Transcribe the listing in full, excluding any pictures.

/---

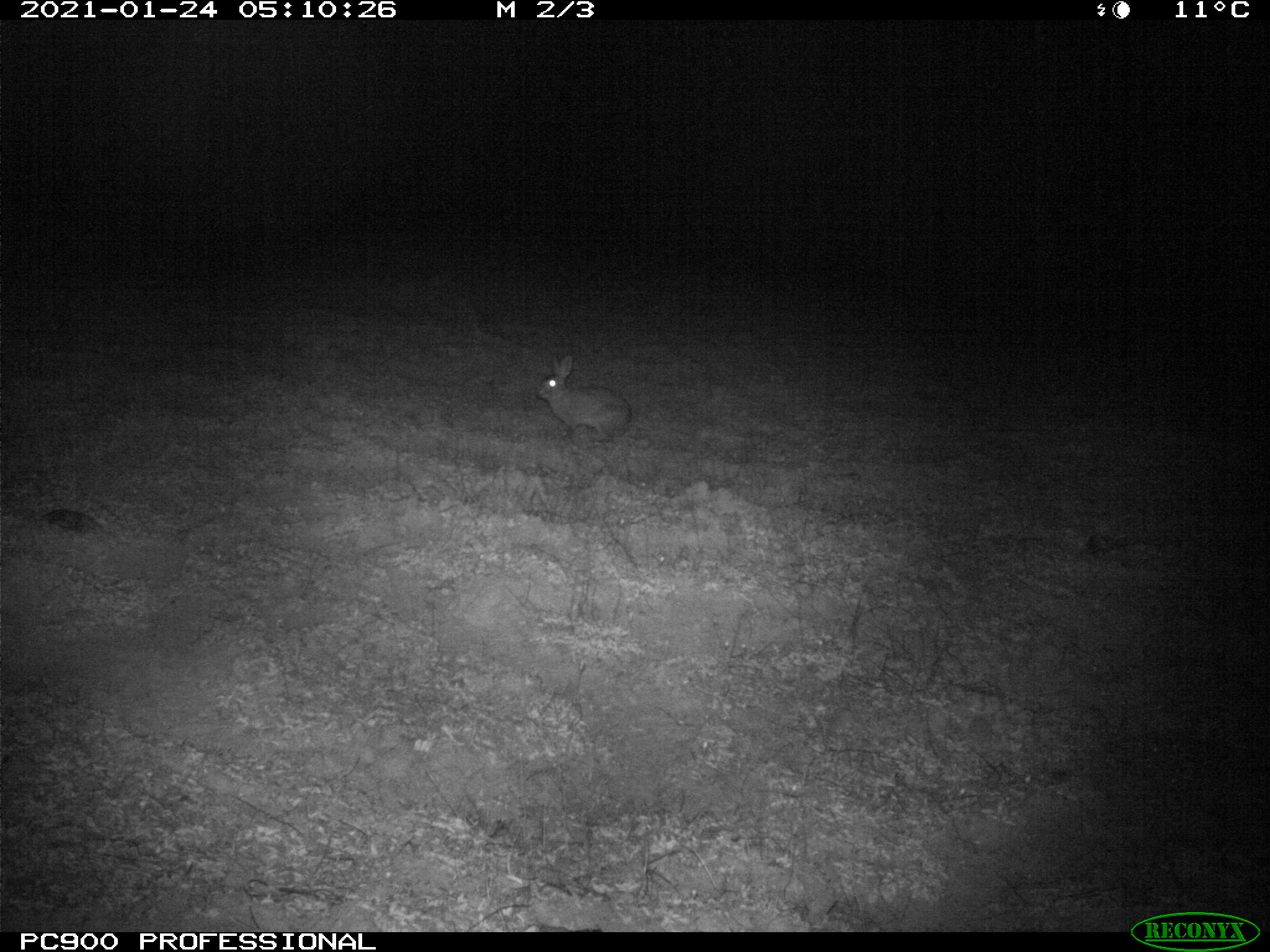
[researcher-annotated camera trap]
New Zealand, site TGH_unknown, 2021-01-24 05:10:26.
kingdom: Animalia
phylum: Chordata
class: Mammalia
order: Lagomorpha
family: Leporidae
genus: Oryctolagus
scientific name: Oryctolagus cuniculus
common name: european rabbit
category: rabbit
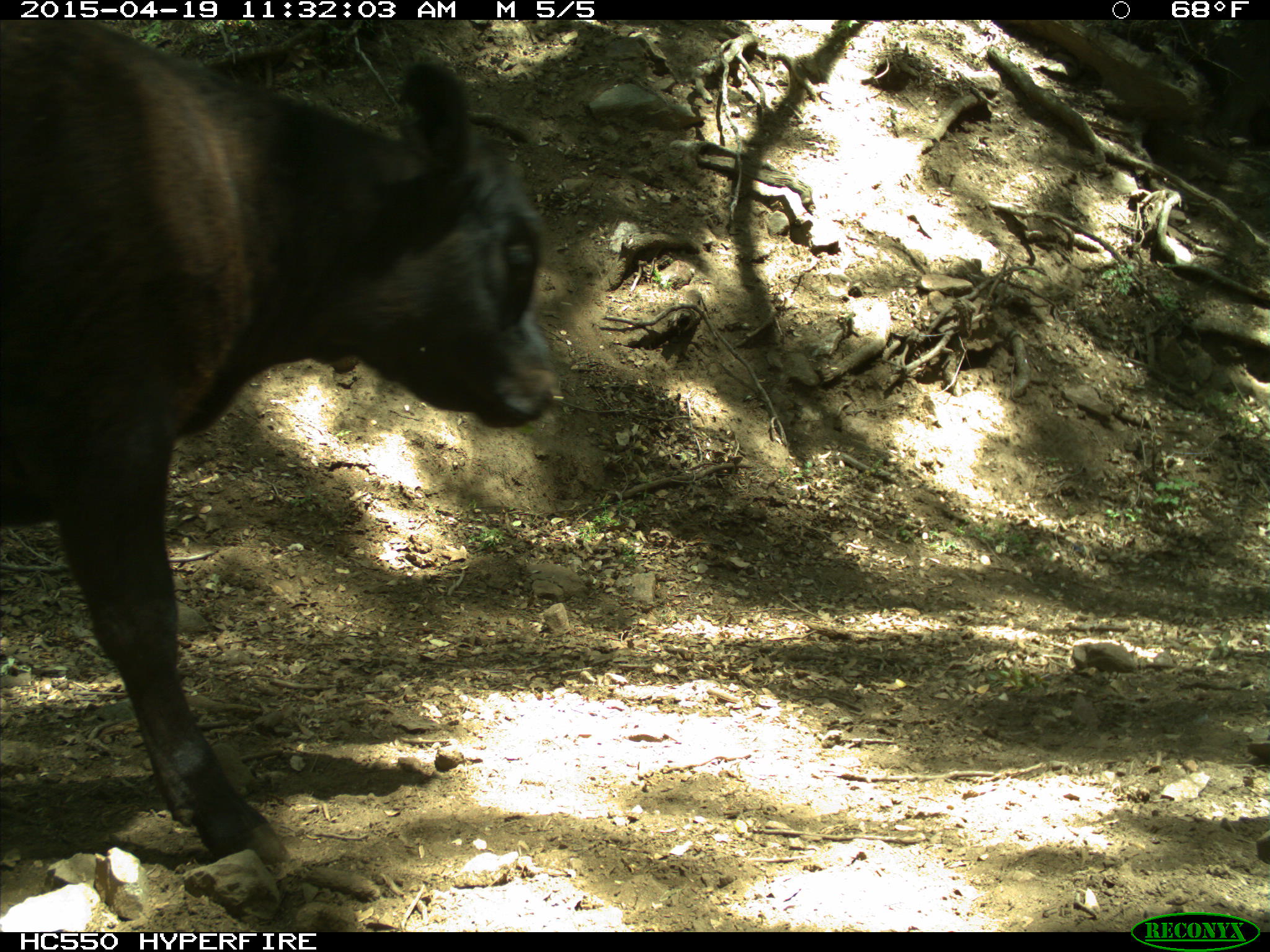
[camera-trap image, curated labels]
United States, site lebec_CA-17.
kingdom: Animalia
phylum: Chordata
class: Mammalia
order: Artiodactyla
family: Bovidae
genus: Bos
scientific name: Bos taurus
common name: domestic cow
Bos taurus (domestic cow).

\---

== SOLUTION TO THIS PROBLEM ==
[researcher-annotated camera trap]
New Zealand, site TGH_unknown, 2021-01-24 05:10:26.
kingdom: Animalia
phylum: Chordata
class: Mammalia
order: Lagomorpha
family: Leporidae
genus: Oryctolagus
scientific name: Oryctolagus cuniculus
common name: european rabbit
category: rabbit
[camera-trap image, curated labels]
United States, site lebec_CA-17.
kingdom: Animalia
phylum: Chordata
class: Mammalia
order: Artiodactyla
family: Bovidae
genus: Bos
scientific name: Bos taurus
common name: domestic cow
Bos taurus (domestic cow).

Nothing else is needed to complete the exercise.